_Material for the task_

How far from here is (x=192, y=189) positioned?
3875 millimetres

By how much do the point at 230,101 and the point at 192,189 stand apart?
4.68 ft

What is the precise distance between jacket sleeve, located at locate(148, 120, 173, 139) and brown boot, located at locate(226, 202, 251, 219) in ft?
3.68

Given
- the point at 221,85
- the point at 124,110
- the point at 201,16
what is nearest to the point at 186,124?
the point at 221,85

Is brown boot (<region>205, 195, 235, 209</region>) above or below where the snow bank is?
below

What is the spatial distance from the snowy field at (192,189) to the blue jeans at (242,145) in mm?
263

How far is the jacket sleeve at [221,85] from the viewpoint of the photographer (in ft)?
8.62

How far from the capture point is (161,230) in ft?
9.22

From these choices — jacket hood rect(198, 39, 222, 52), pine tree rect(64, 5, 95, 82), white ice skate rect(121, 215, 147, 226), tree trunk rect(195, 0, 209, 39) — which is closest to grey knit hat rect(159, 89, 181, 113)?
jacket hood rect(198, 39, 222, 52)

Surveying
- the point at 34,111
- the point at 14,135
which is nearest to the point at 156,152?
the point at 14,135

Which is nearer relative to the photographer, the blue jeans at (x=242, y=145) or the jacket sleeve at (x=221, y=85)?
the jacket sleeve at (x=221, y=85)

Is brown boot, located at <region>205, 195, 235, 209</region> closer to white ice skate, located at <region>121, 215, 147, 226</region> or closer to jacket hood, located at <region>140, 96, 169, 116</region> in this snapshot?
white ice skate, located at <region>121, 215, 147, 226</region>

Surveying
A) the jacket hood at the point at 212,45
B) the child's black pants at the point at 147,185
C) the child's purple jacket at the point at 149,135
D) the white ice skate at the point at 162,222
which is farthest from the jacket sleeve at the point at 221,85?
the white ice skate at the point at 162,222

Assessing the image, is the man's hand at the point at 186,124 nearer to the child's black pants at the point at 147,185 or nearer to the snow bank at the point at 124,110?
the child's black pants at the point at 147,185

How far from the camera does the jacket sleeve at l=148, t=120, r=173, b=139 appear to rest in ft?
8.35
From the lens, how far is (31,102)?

_Challenge_
Starting at the row that contains "How far from the capture" and ending at the last row, write those rows again with "snow bank" swapped for "snowdrift" and nothing else changed.

_Response_
How far from the capture point is (161,230) in ft?
9.22

From these choices — jacket hood rect(198, 39, 222, 52), pine tree rect(64, 5, 95, 82), white ice skate rect(121, 215, 147, 226), tree trunk rect(195, 0, 209, 39) — which is closest to grey knit hat rect(159, 89, 181, 113)?
jacket hood rect(198, 39, 222, 52)

Surveying
- the point at 34,111
- the point at 14,135
which is nearest to the point at 156,152?
the point at 14,135

Which is nearer relative to the photographer, the blue jeans at (x=242, y=145) or the jacket sleeve at (x=221, y=85)?
the jacket sleeve at (x=221, y=85)

Is brown boot, located at <region>205, 195, 235, 209</region> closer to white ice skate, located at <region>121, 215, 147, 226</region> or closer to jacket hood, located at <region>140, 96, 169, 116</region> in this snapshot?
white ice skate, located at <region>121, 215, 147, 226</region>

Surveying
A) the jacket hood at the point at 212,45
B) the child's black pants at the point at 147,185
C) the child's purple jacket at the point at 149,135
D) the white ice skate at the point at 162,222
which is farthest from the jacket sleeve at the point at 221,85?
the white ice skate at the point at 162,222

Assessing the image, is the man's hand at the point at 186,124 nearer to the child's black pants at the point at 147,185 or nearer to the snowdrift at the point at 124,110?
the child's black pants at the point at 147,185

How far from the camera does the jacket sleeve at l=148, t=120, r=173, b=139 appear to rest in ft?
8.35
From the lens, how far is (31,102)?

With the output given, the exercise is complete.